(Task item):
Answer these questions using the review of Babel below.
1. In which country does the story begin?
2. Which actor plays Susan?
3. For what occasion does the Mexican nanny take the kids to Mexico?

(Excerpted text):
↓↓↓

There are movies. And there are movies.


Babel clearly falls in the second category. Cinema, as a medium, has evolved a lot like all other mediums of communication, but much like nature’s hitherto unchanged design of humans that compels them to surrender to something that hits their hearts rather than brains, good cinema has also remained unchanged on this count.


The story begins in Morocco, where a shepherd receives a rifle from his acquaintance. He intends to use it to kill the jackals and hands it over to his two young kids. In their attempt to test the rifle for its effectiveness in covering long distance shot, the bullet hits an American tourist, Susan (Cate Blanchett) who is traveling with her husband Richard (Brad Pitt) in a bus.


This goes on to become an international news with all the obvious doubts of terrorist links behind the attacks. In Japan, at the same time, story of a deaf and mute and sexually starved young female unfolds whose father has gifted that rifle to a Moroccan guide while on a hunt. Another story is about a Mexican nanny who takes the kids to Mexico to attend her own son’s wedding as she can’t keep the kids elsewhere. These are Susan and Richard’s kids. While returning from Mexico, poor nanny is caught in trouble due to unwanted and untimely unrest by her nephew (who is driving the car) at a police check post.

↑↑↑

(Dataset):

↓↓↓

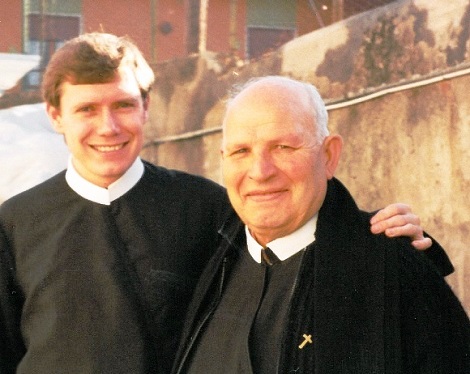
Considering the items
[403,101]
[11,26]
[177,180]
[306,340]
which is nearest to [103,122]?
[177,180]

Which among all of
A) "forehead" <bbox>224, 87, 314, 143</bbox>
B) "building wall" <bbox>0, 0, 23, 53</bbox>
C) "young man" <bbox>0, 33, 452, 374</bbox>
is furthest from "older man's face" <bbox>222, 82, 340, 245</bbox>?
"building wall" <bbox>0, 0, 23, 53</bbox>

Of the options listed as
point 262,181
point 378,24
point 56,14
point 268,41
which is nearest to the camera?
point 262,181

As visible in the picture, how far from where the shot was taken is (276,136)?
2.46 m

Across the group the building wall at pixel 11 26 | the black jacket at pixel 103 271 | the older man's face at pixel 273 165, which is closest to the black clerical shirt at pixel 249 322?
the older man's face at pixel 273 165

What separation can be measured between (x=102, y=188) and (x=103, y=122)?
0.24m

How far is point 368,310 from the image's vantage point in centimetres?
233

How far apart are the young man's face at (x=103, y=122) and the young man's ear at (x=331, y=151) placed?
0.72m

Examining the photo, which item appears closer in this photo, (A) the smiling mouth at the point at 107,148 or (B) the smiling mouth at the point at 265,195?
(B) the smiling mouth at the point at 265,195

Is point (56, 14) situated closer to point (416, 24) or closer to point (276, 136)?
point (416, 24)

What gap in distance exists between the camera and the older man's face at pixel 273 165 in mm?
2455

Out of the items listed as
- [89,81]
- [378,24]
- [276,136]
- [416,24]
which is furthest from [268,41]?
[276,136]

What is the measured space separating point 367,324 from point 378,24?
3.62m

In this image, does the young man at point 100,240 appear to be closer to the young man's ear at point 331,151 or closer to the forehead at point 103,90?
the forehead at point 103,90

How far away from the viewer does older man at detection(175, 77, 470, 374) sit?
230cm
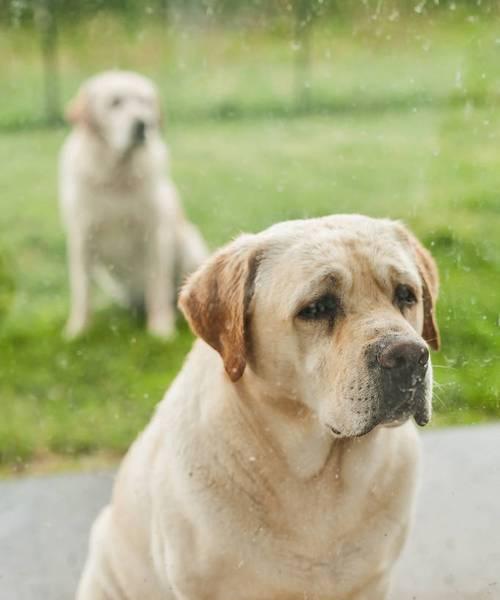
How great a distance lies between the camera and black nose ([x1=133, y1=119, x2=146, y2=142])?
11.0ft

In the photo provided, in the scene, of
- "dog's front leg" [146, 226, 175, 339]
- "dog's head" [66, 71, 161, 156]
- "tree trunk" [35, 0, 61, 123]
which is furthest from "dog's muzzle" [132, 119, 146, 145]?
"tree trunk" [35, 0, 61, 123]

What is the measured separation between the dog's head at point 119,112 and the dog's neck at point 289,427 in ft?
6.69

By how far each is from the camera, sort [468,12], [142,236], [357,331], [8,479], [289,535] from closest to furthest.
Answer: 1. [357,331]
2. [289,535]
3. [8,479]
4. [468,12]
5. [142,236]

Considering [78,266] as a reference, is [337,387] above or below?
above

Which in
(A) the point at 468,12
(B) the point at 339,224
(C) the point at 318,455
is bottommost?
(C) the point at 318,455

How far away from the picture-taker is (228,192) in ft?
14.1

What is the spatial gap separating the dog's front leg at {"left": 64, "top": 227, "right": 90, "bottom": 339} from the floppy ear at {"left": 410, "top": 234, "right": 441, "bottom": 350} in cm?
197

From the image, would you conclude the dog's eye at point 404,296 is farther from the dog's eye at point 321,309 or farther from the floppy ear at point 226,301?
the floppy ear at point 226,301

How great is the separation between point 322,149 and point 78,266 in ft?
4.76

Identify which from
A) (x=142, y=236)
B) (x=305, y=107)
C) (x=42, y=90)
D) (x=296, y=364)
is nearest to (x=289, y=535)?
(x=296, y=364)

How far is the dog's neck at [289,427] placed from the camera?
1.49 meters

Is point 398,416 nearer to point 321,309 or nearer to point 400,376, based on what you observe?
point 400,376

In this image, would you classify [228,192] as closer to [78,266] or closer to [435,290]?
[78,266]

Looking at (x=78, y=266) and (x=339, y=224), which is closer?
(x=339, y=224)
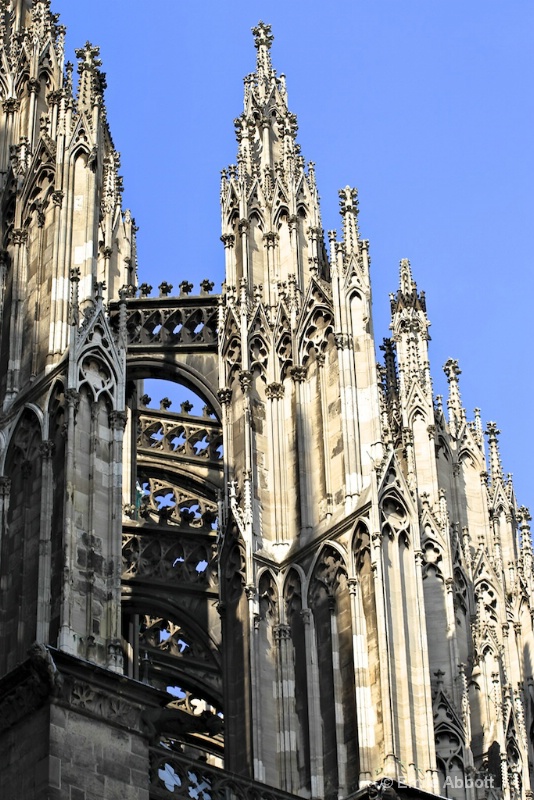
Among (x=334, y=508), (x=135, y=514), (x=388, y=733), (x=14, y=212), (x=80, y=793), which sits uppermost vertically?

↑↑↑

(Task output):
1. Morocco
2. Cate Blanchett
3. Her own son's wedding